Each record that follows goes into your reply unchanged; the pictures do not.

(Captioned web image data)

------------------------------------------------------------------------

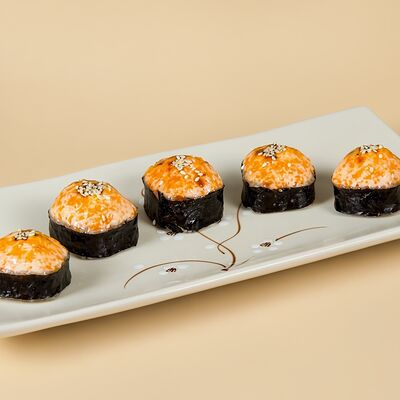 Азия, запеченный ролл в SunRice по цене 450 ₽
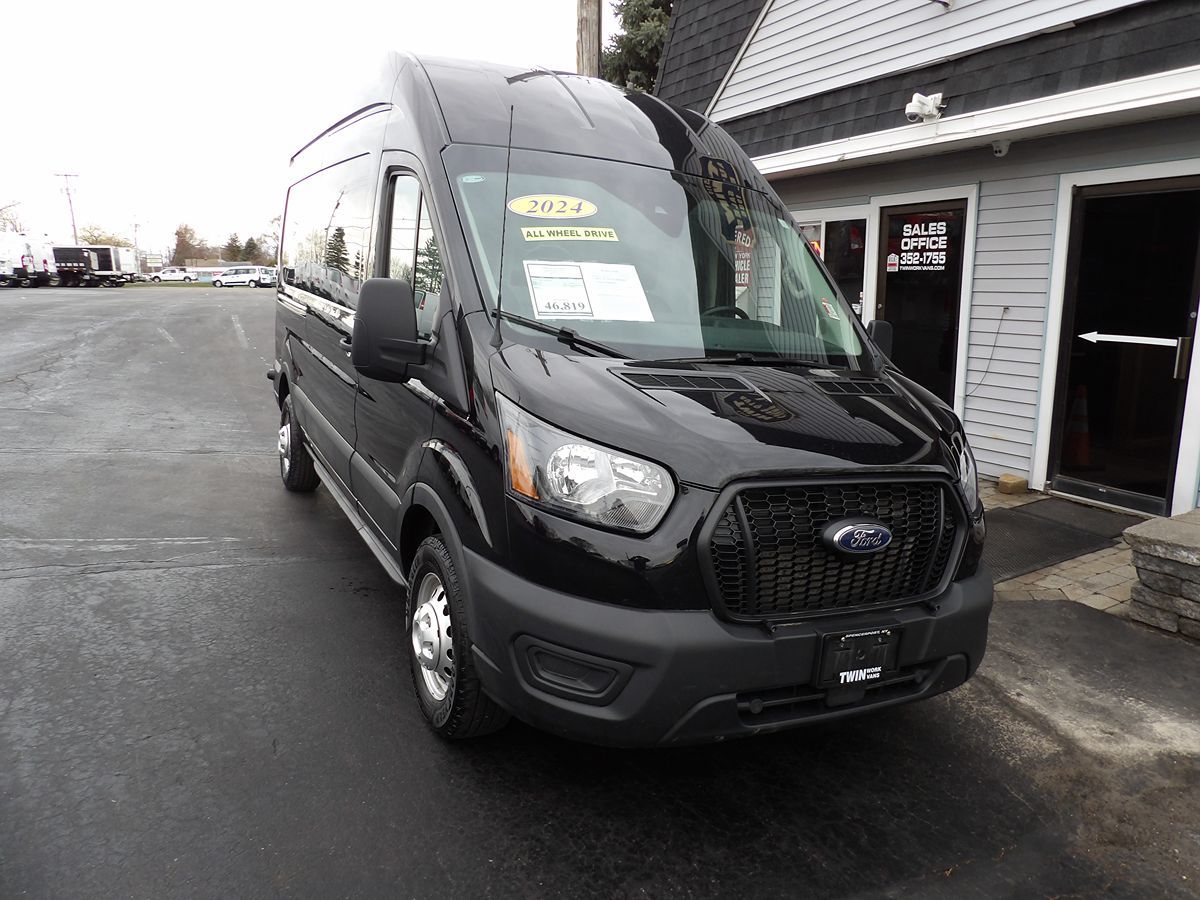Used 2024 Ford Transit 250 High Roof Empty Cargo Van - photo 7
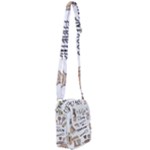 I Love Cooking Baking Utensils Knife Shoulder Strap Belt Bag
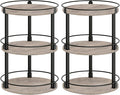 YATINEY Spice Rack, 3-Tier Turntable Organizer, Rotating Spice Rack Organizer by Yatiney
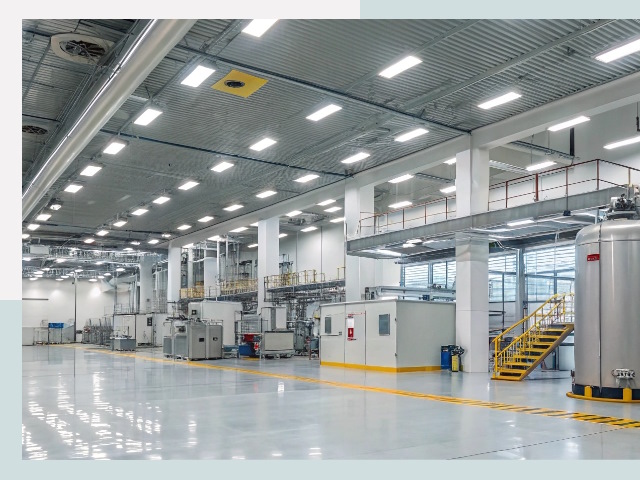 Освещение ангаров в Аксае от 609 руб. - Эффективные решения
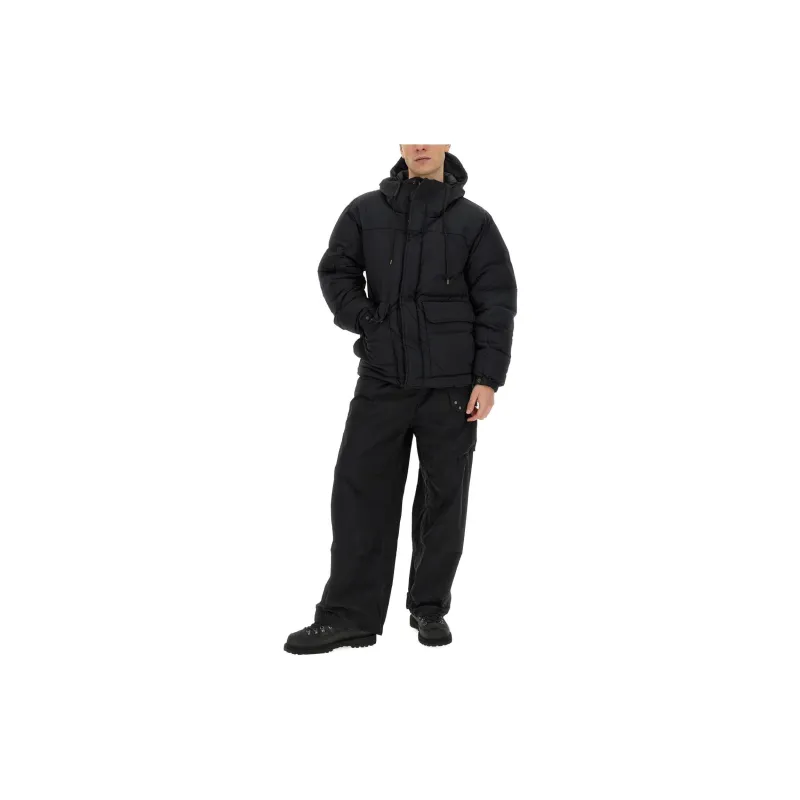 TEN C Vail Combo Hooded Down Jacket-2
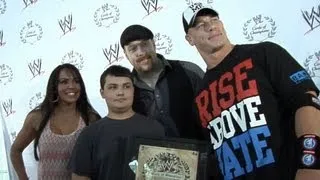 John Cena, Sheamus & Layla help Make a Wish
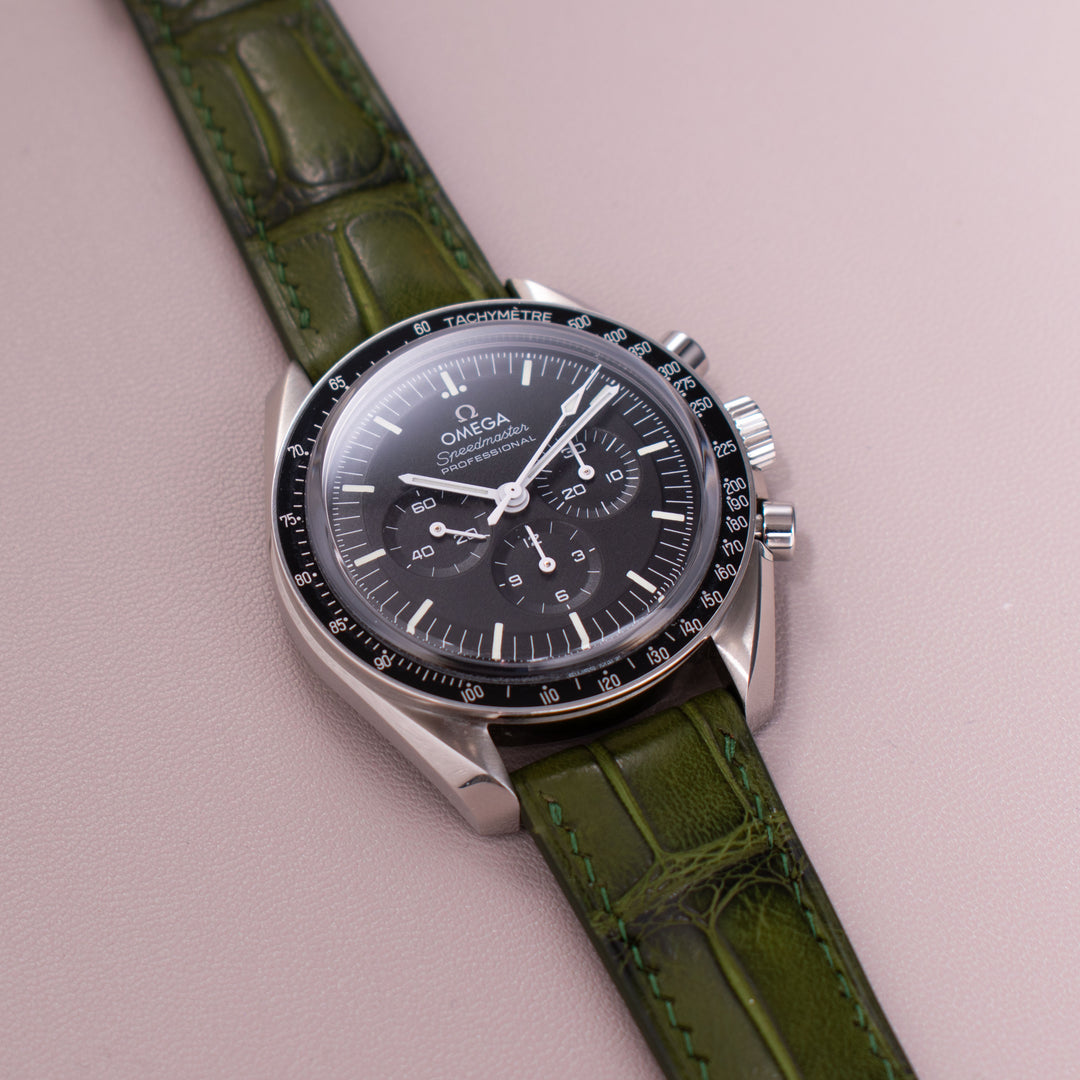 ALLIGATOR | OLIVE GREEN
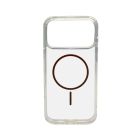 Чохол Cosmic Acrylic Thin Magnetic for Apple iPhone 17 Pro Max Gold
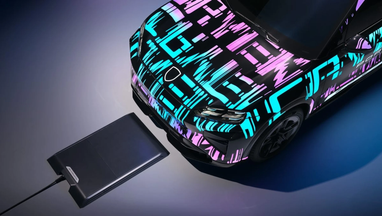 Porsche представила станцию для беспроводной зарядки электрического Cayenne 2026 (фото, видео)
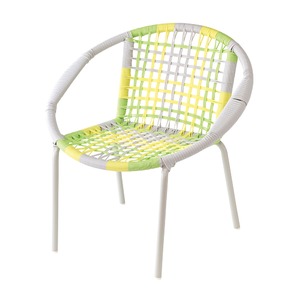 COLORS KID`S ROUND CHAIR GRAY MIXカラーキッズラウンドチェア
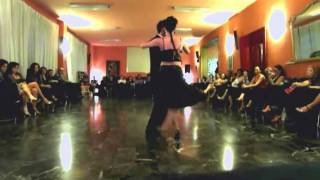 Cecilia Capello y Diego Amorin - El Milongon Bari - Tango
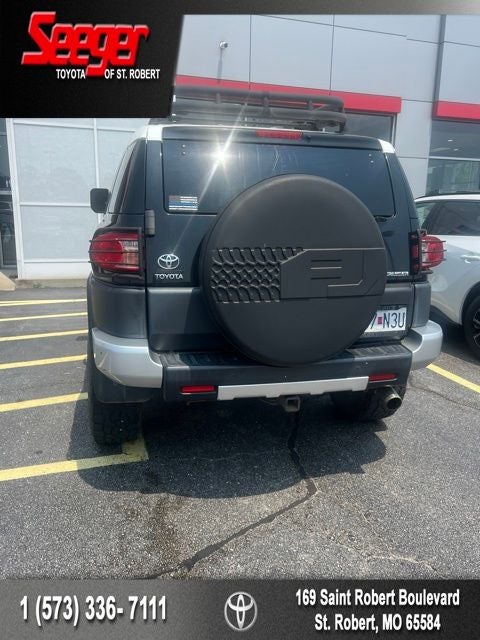 2007 Toyota FJ Cruiser Base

------------------------------------------------------------------------

WRITTEN RESPONSE:
 Азия, запеченный ролл в SunRice по цене 450 ₽
Used 2024 Ford Transit 250 High Roof Empty Cargo Van - photo 7
 I Love Cooking Baking Utensils Knife Shoulder Strap Belt Bag
 YATINEY Spice Rack, 3-Tier Turntable Organizer, Rotating Spice Rack Organizer by Yatiney
 Освещение ангаров в Аксае от 609 руб. - Эффективные решения
 TEN C Vail Combo Hooded Down Jacket-2
 John Cena, Sheamus & Layla help Make a Wish
 ALLIGATOR | OLIVE GREEN
 Чохол Cosmic Acrylic Thin Magnetic for Apple iPhone 17 Pro Max Gold
 Porsche представила станцию для беспроводной зарядки электрического Cayenne 2026 (фото, видео)
 COLORS KID`S ROUND CHAIR GRAY MIXカラーキッズラウンドチェア
 Cecilia Capello y Diego Amorin - El Milongon Bari - Tango
 2007 Toyota FJ Cruiser Base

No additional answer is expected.